* **What needs to be done**: Once you have read the records below, write them all out exactly as given.

START Material for the task

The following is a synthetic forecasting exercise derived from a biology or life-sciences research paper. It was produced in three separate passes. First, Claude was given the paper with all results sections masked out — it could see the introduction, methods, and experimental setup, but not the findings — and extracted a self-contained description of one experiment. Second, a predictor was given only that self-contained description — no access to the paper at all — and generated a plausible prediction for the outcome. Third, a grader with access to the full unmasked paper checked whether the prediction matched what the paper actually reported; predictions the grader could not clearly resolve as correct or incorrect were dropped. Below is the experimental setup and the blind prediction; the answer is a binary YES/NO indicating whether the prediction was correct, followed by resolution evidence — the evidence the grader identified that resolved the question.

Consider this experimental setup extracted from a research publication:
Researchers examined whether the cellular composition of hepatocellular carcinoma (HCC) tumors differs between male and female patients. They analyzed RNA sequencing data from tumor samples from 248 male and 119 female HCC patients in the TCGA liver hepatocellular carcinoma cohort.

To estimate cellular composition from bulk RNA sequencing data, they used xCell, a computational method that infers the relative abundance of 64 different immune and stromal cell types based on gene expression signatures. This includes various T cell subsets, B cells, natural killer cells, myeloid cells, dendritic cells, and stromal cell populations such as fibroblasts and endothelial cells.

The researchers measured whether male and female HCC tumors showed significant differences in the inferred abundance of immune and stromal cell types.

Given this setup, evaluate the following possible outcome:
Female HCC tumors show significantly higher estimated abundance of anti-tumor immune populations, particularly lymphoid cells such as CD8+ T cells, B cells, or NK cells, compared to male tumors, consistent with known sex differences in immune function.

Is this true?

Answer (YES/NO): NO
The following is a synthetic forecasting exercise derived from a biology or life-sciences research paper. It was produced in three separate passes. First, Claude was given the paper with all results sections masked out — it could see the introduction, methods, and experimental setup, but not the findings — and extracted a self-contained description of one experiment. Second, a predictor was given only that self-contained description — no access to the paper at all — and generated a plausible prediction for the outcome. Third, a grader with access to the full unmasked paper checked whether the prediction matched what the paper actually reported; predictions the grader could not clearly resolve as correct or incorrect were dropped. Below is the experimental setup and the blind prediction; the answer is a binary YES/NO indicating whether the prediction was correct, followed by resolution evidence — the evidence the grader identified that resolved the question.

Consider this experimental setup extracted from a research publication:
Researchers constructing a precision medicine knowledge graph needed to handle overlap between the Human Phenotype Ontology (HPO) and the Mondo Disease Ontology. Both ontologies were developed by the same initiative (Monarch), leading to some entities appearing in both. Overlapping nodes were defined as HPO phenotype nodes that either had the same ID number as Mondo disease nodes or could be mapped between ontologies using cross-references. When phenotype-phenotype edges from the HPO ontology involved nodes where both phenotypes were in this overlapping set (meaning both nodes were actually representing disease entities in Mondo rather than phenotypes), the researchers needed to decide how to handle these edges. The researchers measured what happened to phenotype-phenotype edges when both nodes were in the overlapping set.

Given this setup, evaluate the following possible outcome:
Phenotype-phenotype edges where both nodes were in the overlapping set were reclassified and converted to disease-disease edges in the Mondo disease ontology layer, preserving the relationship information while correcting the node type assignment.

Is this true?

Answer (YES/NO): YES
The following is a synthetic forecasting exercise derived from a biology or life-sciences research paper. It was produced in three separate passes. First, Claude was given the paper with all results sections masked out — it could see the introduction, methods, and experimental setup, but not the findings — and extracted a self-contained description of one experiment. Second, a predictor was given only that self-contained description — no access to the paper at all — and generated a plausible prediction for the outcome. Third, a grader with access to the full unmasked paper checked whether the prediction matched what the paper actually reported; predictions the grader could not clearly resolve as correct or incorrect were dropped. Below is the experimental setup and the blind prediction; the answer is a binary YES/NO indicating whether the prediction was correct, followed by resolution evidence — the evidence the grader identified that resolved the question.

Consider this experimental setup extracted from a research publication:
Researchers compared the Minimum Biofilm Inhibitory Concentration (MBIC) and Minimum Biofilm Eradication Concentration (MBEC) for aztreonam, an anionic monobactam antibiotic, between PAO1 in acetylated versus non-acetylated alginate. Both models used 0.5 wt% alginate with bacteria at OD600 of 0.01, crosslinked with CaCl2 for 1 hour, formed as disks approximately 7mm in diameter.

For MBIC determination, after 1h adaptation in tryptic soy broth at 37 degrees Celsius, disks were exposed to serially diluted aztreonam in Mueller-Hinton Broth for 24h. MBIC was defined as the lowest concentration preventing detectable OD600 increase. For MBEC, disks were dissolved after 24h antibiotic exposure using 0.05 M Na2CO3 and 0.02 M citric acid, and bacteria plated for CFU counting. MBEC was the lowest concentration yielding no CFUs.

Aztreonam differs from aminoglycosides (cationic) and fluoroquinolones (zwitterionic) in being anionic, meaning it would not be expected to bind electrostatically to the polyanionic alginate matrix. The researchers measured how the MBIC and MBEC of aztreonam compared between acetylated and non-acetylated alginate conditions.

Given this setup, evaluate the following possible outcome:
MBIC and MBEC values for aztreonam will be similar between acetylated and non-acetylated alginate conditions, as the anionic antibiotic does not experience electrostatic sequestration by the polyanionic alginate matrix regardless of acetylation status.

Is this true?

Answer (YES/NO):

END Material for the task

* **Answer for the task**:
The following is a synthetic forecasting exercise derived from a biology or life-sciences research paper. It was produced in three separate passes. First, Claude was given the paper with all results sections masked out — it could see the introduction, methods, and experimental setup, but not the findings — and extracted a self-contained description of one experiment. Second, a predictor was given only that self-contained description — no access to the paper at all — and generated a plausible prediction for the outcome. Third, a grader with access to the full unmasked paper checked whether the prediction matched what the paper actually reported; predictions the grader could not clearly resolve as correct or incorrect were dropped. Below is the experimental setup and the blind prediction; the answer is a binary YES/NO indicating whether the prediction was correct, followed by resolution evidence — the evidence the grader identified that resolved the question.

Consider this experimental setup extracted from a research publication:
Researchers examined whether the cellular composition of hepatocellular carcinoma (HCC) tumors differs between male and female patients. They analyzed RNA sequencing data from tumor samples from 248 male and 119 female HCC patients in the TCGA liver hepatocellular carcinoma cohort.

To estimate cellular composition from bulk RNA sequencing data, they used xCell, a computational method that infers the relative abundance of 64 different immune and stromal cell types based on gene expression signatures. This includes various T cell subsets, B cells, natural killer cells, myeloid cells, dendritic cells, and stromal cell populations such as fibroblasts and endothelial cells.

The researchers measured whether male and female HCC tumors showed significant differences in the inferred abundance of immune and stromal cell types.

Given this setup, evaluate the following possible outcome:
Female HCC tumors show significantly higher estimated abundance of anti-tumor immune populations, particularly lymphoid cells such as CD8+ T cells, B cells, or NK cells, compared to male tumors, consistent with known sex differences in immune function.

Is this true?

Answer (YES/NO): NO
The following is a synthetic forecasting exercise derived from a biology or life-sciences research paper. It was produced in three separate passes. First, Claude was given the paper with all results sections masked out — it could see the introduction, methods, and experimental setup, but not the findings — and extracted a self-contained description of one experiment. Second, a predictor was given only that self-contained description — no access to the paper at all — and generated a plausible prediction for the outcome. Third, a grader with access to the full unmasked paper checked whether the prediction matched what the paper actually reported; predictions the grader could not clearly resolve as correct or incorrect were dropped. Below is the experimental setup and the blind prediction; the answer is a binary YES/NO indicating whether the prediction was correct, followed by resolution evidence — the evidence the grader identified that resolved the question.

Consider this experimental setup extracted from a research publication:
Researchers constructing a precision medicine knowledge graph needed to handle overlap between the Human Phenotype Ontology (HPO) and the Mondo Disease Ontology. Both ontologies were developed by the same initiative (Monarch), leading to some entities appearing in both. Overlapping nodes were defined as HPO phenotype nodes that either had the same ID number as Mondo disease nodes or could be mapped between ontologies using cross-references. When phenotype-phenotype edges from the HPO ontology involved nodes where both phenotypes were in this overlapping set (meaning both nodes were actually representing disease entities in Mondo rather than phenotypes), the researchers needed to decide how to handle these edges. The researchers measured what happened to phenotype-phenotype edges when both nodes were in the overlapping set.

Given this setup, evaluate the following possible outcome:
Phenotype-phenotype edges where both nodes were in the overlapping set were reclassified and converted to disease-disease edges in the Mondo disease ontology layer, preserving the relationship information while correcting the node type assignment.

Is this true?

Answer (YES/NO): YES
The following is a synthetic forecasting exercise derived from a biology or life-sciences research paper. It was produced in three separate passes. First, Claude was given the paper with all results sections masked out — it could see the introduction, methods, and experimental setup, but not the findings — and extracted a self-contained description of one experiment. Second, a predictor was given only that self-contained description — no access to the paper at all — and generated a plausible prediction for the outcome. Third, a grader with access to the full unmasked paper checked whether the prediction matched what the paper actually reported; predictions the grader could not clearly resolve as correct or incorrect were dropped. Below is the experimental setup and the blind prediction; the answer is a binary YES/NO indicating whether the prediction was correct, followed by resolution evidence — the evidence the grader identified that resolved the question.

Consider this experimental setup extracted from a research publication:
Researchers compared the Minimum Biofilm Inhibitory Concentration (MBIC) and Minimum Biofilm Eradication Concentration (MBEC) for aztreonam, an anionic monobactam antibiotic, between PAO1 in acetylated versus non-acetylated alginate. Both models used 0.5 wt% alginate with bacteria at OD600 of 0.01, crosslinked with CaCl2 for 1 hour, formed as disks approximately 7mm in diameter.

For MBIC determination, after 1h adaptation in tryptic soy broth at 37 degrees Celsius, disks were exposed to serially diluted aztreonam in Mueller-Hinton Broth for 24h. MBIC was defined as the lowest concentration preventing detectable OD600 increase. For MBEC, disks were dissolved after 24h antibiotic exposure using 0.05 M Na2CO3 and 0.02 M citric acid, and bacteria plated for CFU counting. MBEC was the lowest concentration yielding no CFUs.

Aztreonam differs from aminoglycosides (cationic) and fluoroquinolones (zwitterionic) in being anionic, meaning it would not be expected to bind electrostatically to the polyanionic alginate matrix. The researchers measured how the MBIC and MBEC of aztreonam compared between acetylated and non-acetylated alginate conditions.

Given this setup, evaluate the following possible outcome:
MBIC and MBEC values for aztreonam will be similar between acetylated and non-acetylated alginate conditions, as the anionic antibiotic does not experience electrostatic sequestration by the polyanionic alginate matrix regardless of acetylation status.

Is this true?

Answer (YES/NO):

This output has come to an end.